Question

Prove : 1+tan theta/ 1- tan theta + 1- tan theta / 1+ tan theta = 2sec²theta /2- sec² theta​

Answer 1

Answer:

Step-by-step explanation:

1+tanθ/ 1- tanθ + 1- tanθ / 1+ tanθ

=> 1 + Sinθ/Cosθ / 1 - Sinθ/Cosθ + 1 - Sinθ/Cosθ/1 + Sinθ/Cosθ

=> Cosθ + Sinθ/Cosθ/Cosθ-Sinθ/Cosθ + Cosθ-Sinθ/Cosθ/Cosθ + Sinθ/Cosθ

=> Cosθ + Sinθ/Cosθ-Sinθ + Cosθ-Sinθ/Cosθ + Sinθ

=> (Cosθ + Sinθ)² + (Cosθ-Sinθ)²/(Cosθ-Sinθ)(Cosθ + Sinθ)

Spatial questions based on pictures:
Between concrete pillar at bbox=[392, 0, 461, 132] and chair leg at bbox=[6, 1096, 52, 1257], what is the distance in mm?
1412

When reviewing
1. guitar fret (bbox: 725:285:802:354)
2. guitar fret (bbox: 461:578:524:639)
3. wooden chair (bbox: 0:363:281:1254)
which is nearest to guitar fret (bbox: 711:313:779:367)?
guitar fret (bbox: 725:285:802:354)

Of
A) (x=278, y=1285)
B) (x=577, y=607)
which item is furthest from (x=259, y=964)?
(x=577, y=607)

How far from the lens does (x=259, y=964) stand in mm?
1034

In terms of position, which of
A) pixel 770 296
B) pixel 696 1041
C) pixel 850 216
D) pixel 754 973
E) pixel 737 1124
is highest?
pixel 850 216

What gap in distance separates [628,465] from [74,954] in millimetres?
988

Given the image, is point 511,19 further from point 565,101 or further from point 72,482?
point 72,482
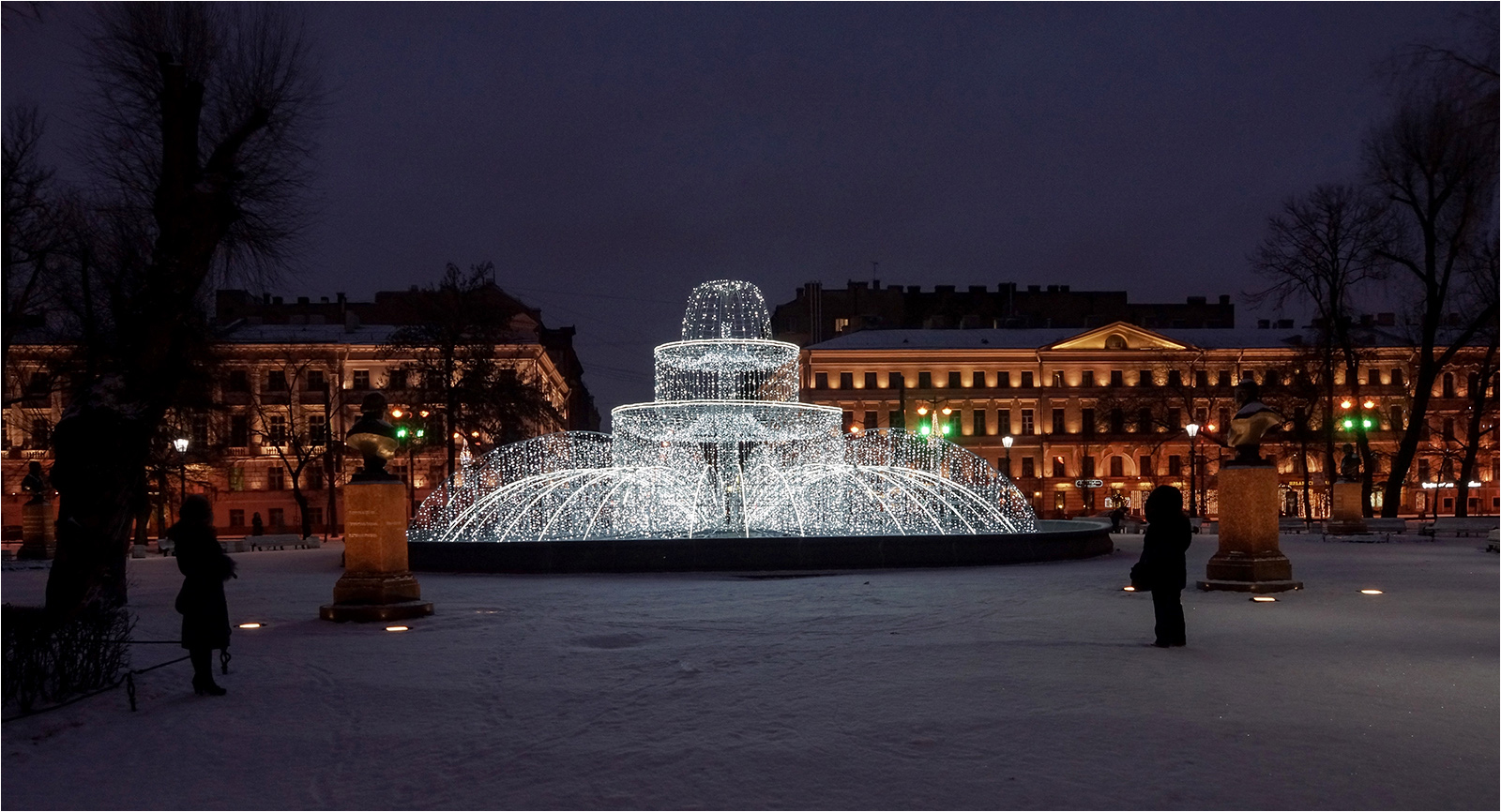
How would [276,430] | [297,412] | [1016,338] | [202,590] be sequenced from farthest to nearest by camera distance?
[1016,338]
[297,412]
[276,430]
[202,590]

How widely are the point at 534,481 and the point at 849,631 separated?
676 inches

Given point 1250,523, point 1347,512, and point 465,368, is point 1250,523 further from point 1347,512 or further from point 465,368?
point 465,368

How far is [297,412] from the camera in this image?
60562 millimetres

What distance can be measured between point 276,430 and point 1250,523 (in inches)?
1836

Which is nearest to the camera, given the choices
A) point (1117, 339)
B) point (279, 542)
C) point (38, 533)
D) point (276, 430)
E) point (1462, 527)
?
point (38, 533)

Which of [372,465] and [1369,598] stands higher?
[372,465]

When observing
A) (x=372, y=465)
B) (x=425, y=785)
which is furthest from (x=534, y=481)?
(x=425, y=785)

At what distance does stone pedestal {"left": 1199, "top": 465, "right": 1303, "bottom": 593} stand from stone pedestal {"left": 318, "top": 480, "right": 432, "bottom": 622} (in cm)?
1033

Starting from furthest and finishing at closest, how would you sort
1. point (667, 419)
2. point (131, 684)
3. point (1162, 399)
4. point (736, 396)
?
point (1162, 399), point (736, 396), point (667, 419), point (131, 684)

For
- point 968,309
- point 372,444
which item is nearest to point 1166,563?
point 372,444

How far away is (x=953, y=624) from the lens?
12203 millimetres

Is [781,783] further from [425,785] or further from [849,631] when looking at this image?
[849,631]

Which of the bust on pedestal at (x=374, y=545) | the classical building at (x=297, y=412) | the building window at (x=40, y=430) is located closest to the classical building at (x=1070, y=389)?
the classical building at (x=297, y=412)

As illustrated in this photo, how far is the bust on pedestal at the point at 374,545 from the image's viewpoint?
525 inches
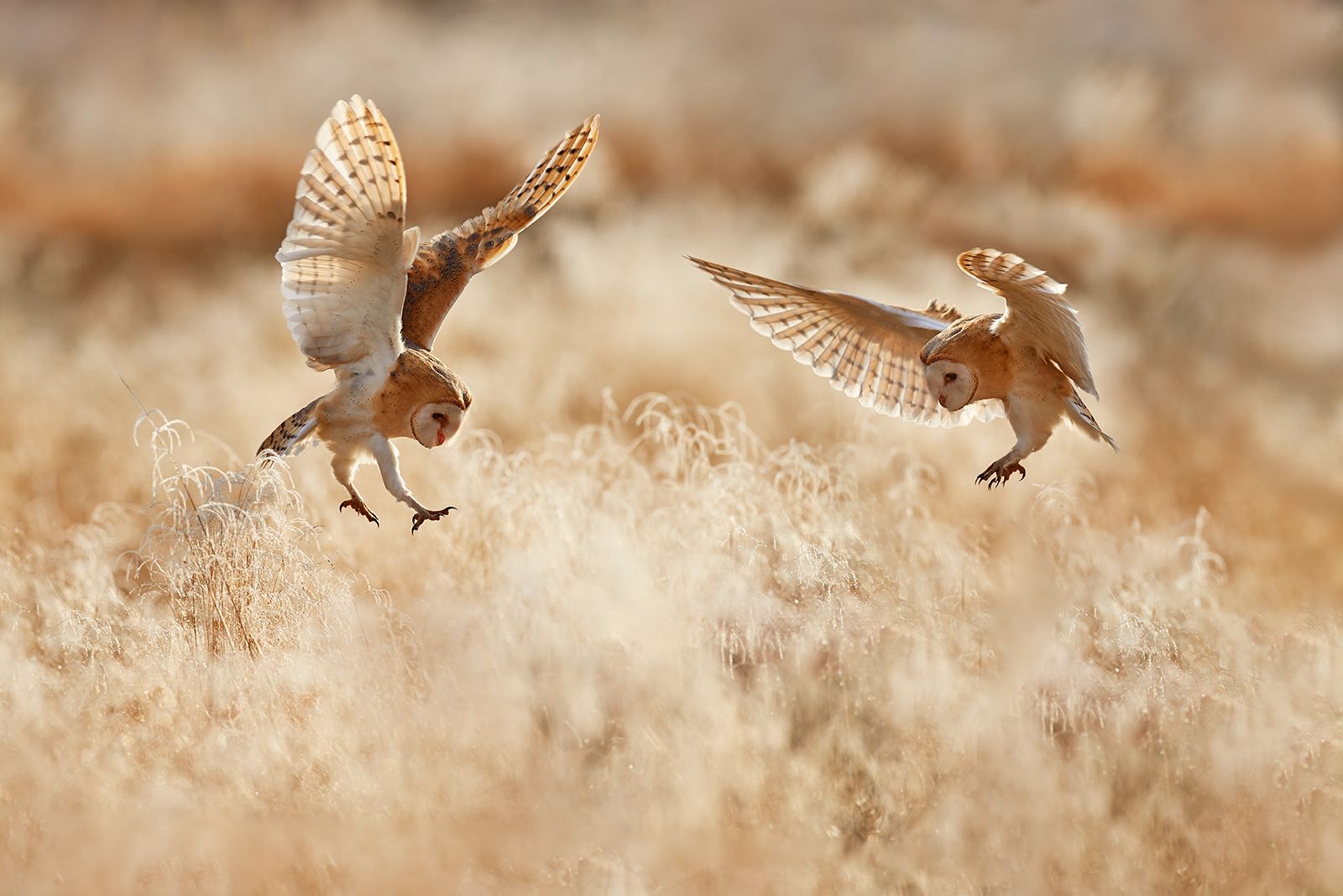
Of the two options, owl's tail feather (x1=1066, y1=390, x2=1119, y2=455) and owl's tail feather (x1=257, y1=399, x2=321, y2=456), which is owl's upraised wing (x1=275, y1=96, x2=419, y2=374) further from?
owl's tail feather (x1=1066, y1=390, x2=1119, y2=455)

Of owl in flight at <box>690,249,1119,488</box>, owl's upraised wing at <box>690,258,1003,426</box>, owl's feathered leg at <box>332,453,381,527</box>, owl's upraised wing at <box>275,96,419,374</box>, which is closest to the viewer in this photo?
owl's upraised wing at <box>275,96,419,374</box>

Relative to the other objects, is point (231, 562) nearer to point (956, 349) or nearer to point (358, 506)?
point (358, 506)

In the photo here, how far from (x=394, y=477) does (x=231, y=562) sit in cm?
103

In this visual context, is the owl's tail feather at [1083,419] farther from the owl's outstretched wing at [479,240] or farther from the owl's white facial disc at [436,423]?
the owl's white facial disc at [436,423]

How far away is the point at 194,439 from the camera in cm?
408

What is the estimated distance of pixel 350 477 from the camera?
3.33m

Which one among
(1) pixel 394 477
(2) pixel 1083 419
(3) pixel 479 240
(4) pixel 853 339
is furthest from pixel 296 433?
(2) pixel 1083 419

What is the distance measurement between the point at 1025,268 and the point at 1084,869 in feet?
8.82

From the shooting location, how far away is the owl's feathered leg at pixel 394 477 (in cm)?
326

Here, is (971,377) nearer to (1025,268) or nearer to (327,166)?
(1025,268)

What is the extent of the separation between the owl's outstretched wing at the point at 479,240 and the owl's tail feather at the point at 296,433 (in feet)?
1.46

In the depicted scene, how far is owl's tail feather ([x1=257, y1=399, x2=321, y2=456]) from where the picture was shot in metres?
3.22

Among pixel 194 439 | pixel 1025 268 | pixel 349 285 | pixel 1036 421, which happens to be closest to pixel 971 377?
pixel 1036 421

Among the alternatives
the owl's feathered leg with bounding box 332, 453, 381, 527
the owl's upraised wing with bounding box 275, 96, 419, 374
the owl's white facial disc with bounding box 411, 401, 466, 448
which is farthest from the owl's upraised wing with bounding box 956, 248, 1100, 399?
the owl's feathered leg with bounding box 332, 453, 381, 527
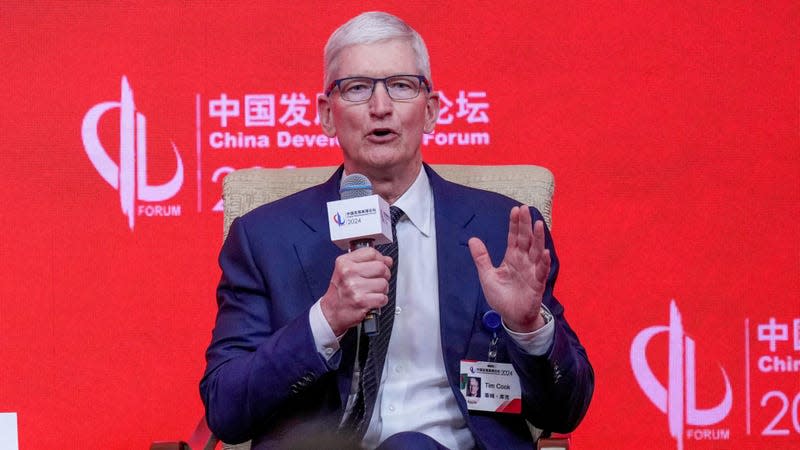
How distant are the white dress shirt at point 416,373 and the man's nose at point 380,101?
29 cm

§ What this exercise asks:
1) In the trig proof, what heading comes directly before the worked steps?
2) Rewrite everything in the trig proof from "1+tanθ/ 1- tanθ" down to "(Cosθ-Sinθ)²/(Cosθ-Sinθ)(Cosθ + Sinθ)", using "cos θ" wherever "Cosθ" appears.
3) Name every trigonometric function that appears in the trig proof.

§ Responses per task:
1) Step-by-step explanation

2)
1+tanθ/ 1- tanθ + 1- tanθ / 1+ tanθ

=> 1 + Sinθ/cos θ / 1 - Sinθ/cos θ + 1 - Sinθ/cos θ/1 + Sinθ/cos θ

=> cos θ + Sinθ/cos θ/cos θ-Sinθ/cos θ + cos θ-Sinθ/cos θ/cos θ + Sinθ/cos θ

=> cos θ + Sinθ/cos θ-Sinθ + cos θ-Sinθ/cos θ + Sinθ

=> (cos θ + Sinθ)² + (cos θ-Sinθ)²/(cos θ-Sinθ)(cos θ + Sinθ)

3) tan, sec, Sin, Cos